Kejagung Terima Delegasi CUPL, Bahas Kerja Sama Pendidikan Hukum

CUPL
Kejagung Terima Delegasi CUPL, Bahas Kerja Sama Pendidikan Hukum (Foto: Net)

JAKARTA, SUDUTPANDANG.ID – Delegasi China University of Political Science and Law (CUPL) melakukan kunjungan resmi ke Kejaksaan Agung Republik Indonesia dalam rangka memperkuat hubungan kerja sama di bidang pendidikan dan penegakan hukum.

Kunjungan ini dipimpin langsung oleh Chair of the University Council CUPL, Jiang Zeting, dan diterima oleh Jaksa Agung Muda Perdata dan Tata Usaha Negara (Jamdatun), Prof. Dr. R. Narendra Jatna, mewakili Kejaksaan Agung.

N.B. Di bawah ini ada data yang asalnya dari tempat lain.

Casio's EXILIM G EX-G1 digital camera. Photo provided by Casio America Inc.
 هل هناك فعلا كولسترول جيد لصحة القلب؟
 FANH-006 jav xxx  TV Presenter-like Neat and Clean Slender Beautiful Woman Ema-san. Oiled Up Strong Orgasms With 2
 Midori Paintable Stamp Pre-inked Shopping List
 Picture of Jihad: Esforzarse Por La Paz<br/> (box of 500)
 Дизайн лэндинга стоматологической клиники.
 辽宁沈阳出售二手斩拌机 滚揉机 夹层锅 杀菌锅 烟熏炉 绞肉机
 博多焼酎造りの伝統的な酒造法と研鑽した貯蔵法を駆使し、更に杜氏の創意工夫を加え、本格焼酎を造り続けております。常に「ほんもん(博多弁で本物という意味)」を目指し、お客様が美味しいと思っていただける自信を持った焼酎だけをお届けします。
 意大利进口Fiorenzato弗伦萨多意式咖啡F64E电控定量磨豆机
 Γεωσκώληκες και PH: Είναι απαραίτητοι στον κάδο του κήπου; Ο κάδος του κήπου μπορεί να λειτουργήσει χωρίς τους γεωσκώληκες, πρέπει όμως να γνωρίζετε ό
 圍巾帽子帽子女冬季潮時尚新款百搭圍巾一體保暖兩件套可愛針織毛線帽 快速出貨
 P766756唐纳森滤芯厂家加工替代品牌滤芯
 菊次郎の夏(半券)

Dalam siaran pers Pusat Penerangan Hukum (Puspenkum) Kejagung di Jakarta, Jumat (27/3/2026), pertemuan tersebut disebut menjadi momentum penting untuk mempererat hubungan antara Indonesia dan Tiongkok, khususnya dalam pengembangan sistem hukum dan pendidikan.

Dalam sambutannya, Jamdatun Narendra Jatna menyampaikan apresiasi atas kunjungan delegasi CUPL yang dikenal sebagai salah satu institusi pendidikan hukum paling bergengsi di Tiongkok.

BACA JUGA  Kejagung Sita Aset Tersangka Kasus Asabri di Pontianak

“Kami juga sangat mengapresiasi inisiatif CUPL dalam memperluas kemitraan di kawasan ASEAN melalui koridor China-ASEAN Alliance for Exchange and Mutual Learning on Rule of Law Civilization,” ujar Jamdatun.

Kejaksaan Agung menyambut positif berbagai gagasan kerja sama yang ditawarkan dalam pertemuan tersebut. Kerja sama itu mencakup program pelatihan bersama bagi jaksa, pengembangan kajian hukum, hingga penelitian di bidang anti korupsi, hukum lingkungan, kejahatan transnasional, serta bantuan hukum timbal balik.

Selain itu, salah satu pembahasan penting dalam pertemuan tersebut adalah rencana pembentukan China-Indonesia Investment and Rule of Law Research Center.

Kejaksaan Agung juga mendorong Sekolah Tinggi Ilmu Hukum (STIH) Adhyaksa untuk menjadi tuan rumah sekaligus mitra akademis dalam mewujudkan pusat penelitian tersebut.

BACA JUGA  Babinsa Sukorejo dan Warga Bangun Plengsengan Irigasi

“STIH Adhyaksa, yang merupakan perguruan tinggi di bawah naungan para Jaksa, dengan fokus pada integrasi teori dan praktik penegakan hukum, dinilai memiliki kapasitas untuk mengembangkan kajian hukum investasi, risiko hukum lintas batas, serta panduan kepatuhan korporasi dalam konteks hubungan bilateral kedua negara,” imbuh Jamdatun.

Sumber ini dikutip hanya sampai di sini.